Please output the listing below character for character and omit the images.

━━━━━ Information provided ━━━━━

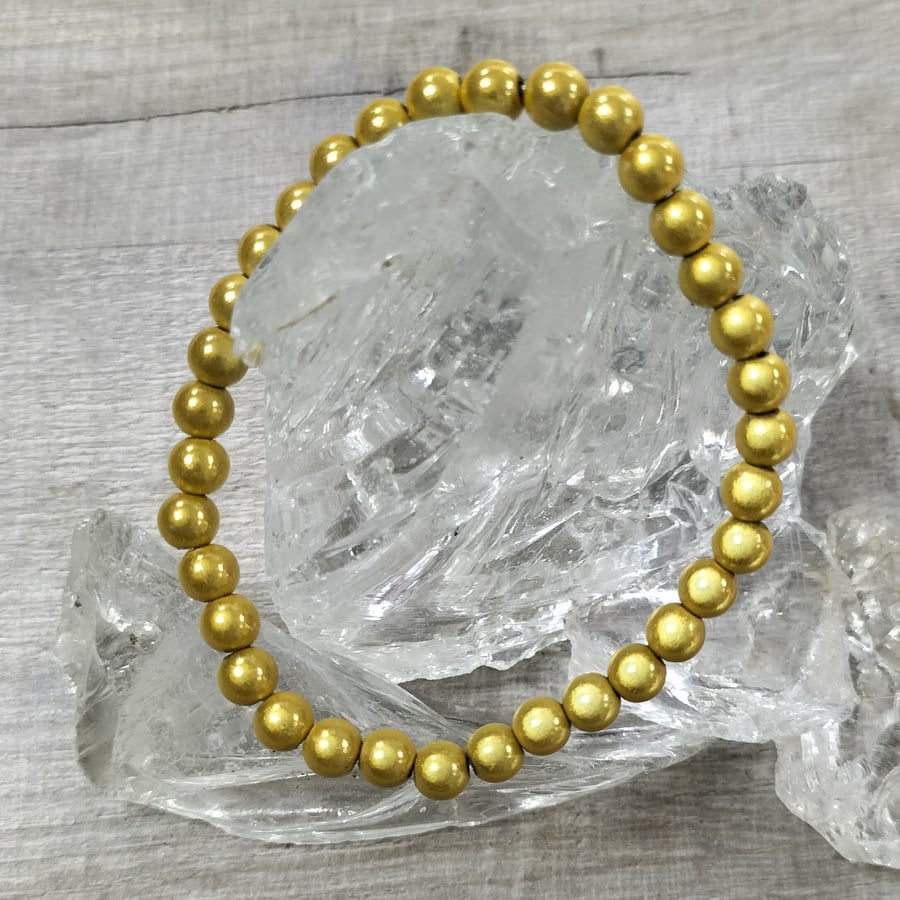 BR480 Yellow miracle bead elasticated bracelet 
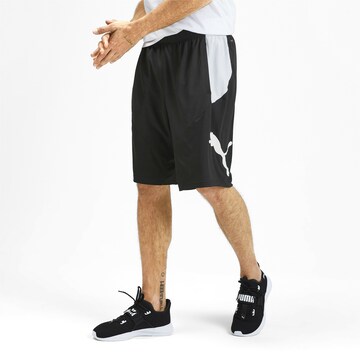 PUMA Regular Sports trousers in Black: front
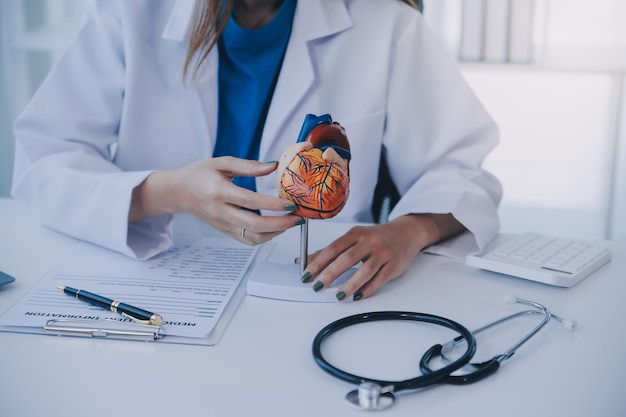 Médico explicando o coração a um paciente idoso Médico explicado o modelo de coração Médicos apontam a caneta para um modelo de coração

━━━━━

» Output below:
 BR480 Yellow miracle bead elasticated bracelet 
 PUMA Regular Sports trousers in Black: front
 Médico explicando o coração a um paciente idoso Médico explicado o modelo de coração Médicos apontam a caneta para um modelo de coração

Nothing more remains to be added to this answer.